Transits

UNED Exhibition Hall, Barbastro. 1999

And what about that discreet, enchanted, frozen and strange aesthetic of the closed rooms we find when browsing the corridors of sleepy country houses, Portuguese guesthouses, small-town theatres, mansions devoured by their own tangled gardens, bourgeois flats blackened by faulty chimneys and other unlikely constructions? In this room, a child died many years ago, consumed by fever, and since then the blinded windows have not been opened to the sun, nor have the sheets on the neat little bed been unfolded, nor have his favourite toys been wound up. ‘One more angel in heaven, everyone said… He would be your age now.’ In that other room on the top floor, the deranged relative spent half his life in seclusion, inventing parties on winter nights, playing a whiny jukebox, dragging chairs across the floor, imitating the popping of an imaginary champagne cork with a click of his tongue, and now sleeping a fatal real estate quarantine made of silence and leaks.

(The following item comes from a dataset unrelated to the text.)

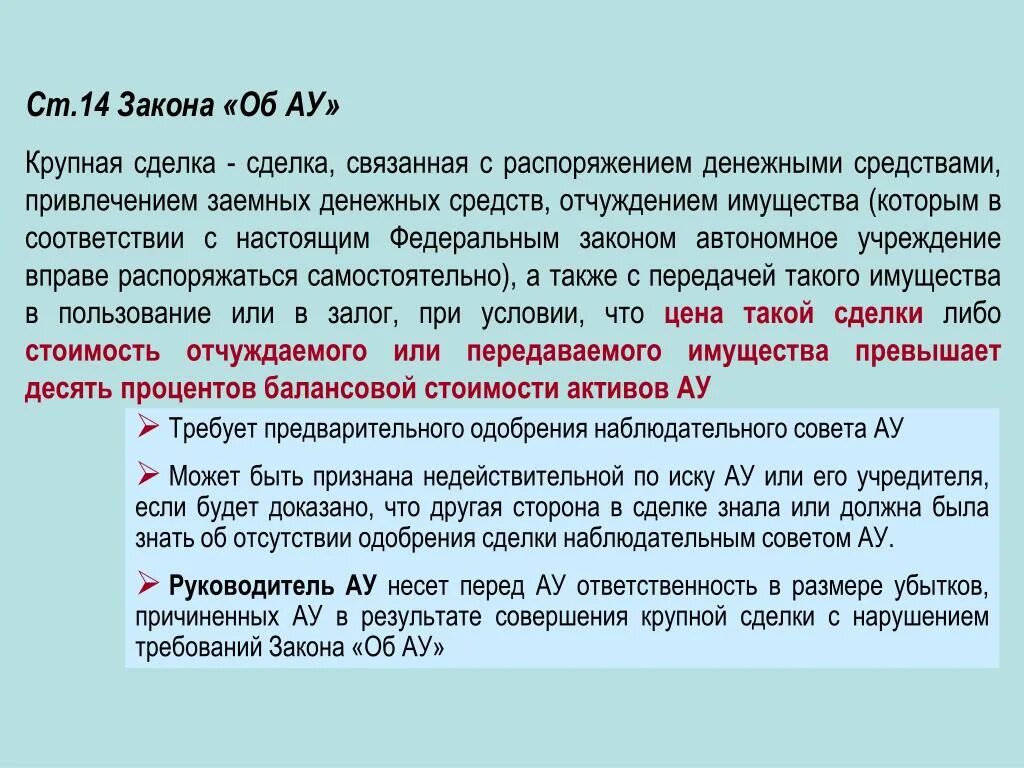 Ст.14 Закона «Об АУ»

Крупная сделка - сделка, связанная с распоряжением денежными средствами, привлечением заемных денежных средств, отчуждением имущества (которым в соответствии с настоящим Федеральным законом автономное учреждение вправе распоряжаться самостоятельно), а также с передачей такого имущества в пользование или в залог, при условии, что цена такой сделки либо стоимость отчуждаемого или передаваемого имущества превышает десять процентов балансовой стоимости активов АУ

➢ Требует предварительного одобрения наблюдательного совета АУ

➢ Может быть признана недействительной по иску АУ или его учредителя, если будет доказано, что другая сторона в сделке знала или должна была знать об отсутствии одобрения сделки наблюдательным советом АУ.

➢ Руководитель АУ несет перед АУ ответственность в размере убытков, причиненных АУ в результате совершения крупной сделки с нарушением требований Закона «Об АУ»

Forty years without cutting her nails. All her things are still up there, just as she left them… One of these days we’ll have to call the junk man.‘ And what about that pompous and sinister villa, built by a wealthy Indian who made his fortune in Venezuela, spied on with reverential fear on the way to the beach, through the disorderly masses of oleanders and laurels? ’The maid heard nothing. They were found embracing at the foot of the stairs. They say their hearts were torn out… The jewels were never found.”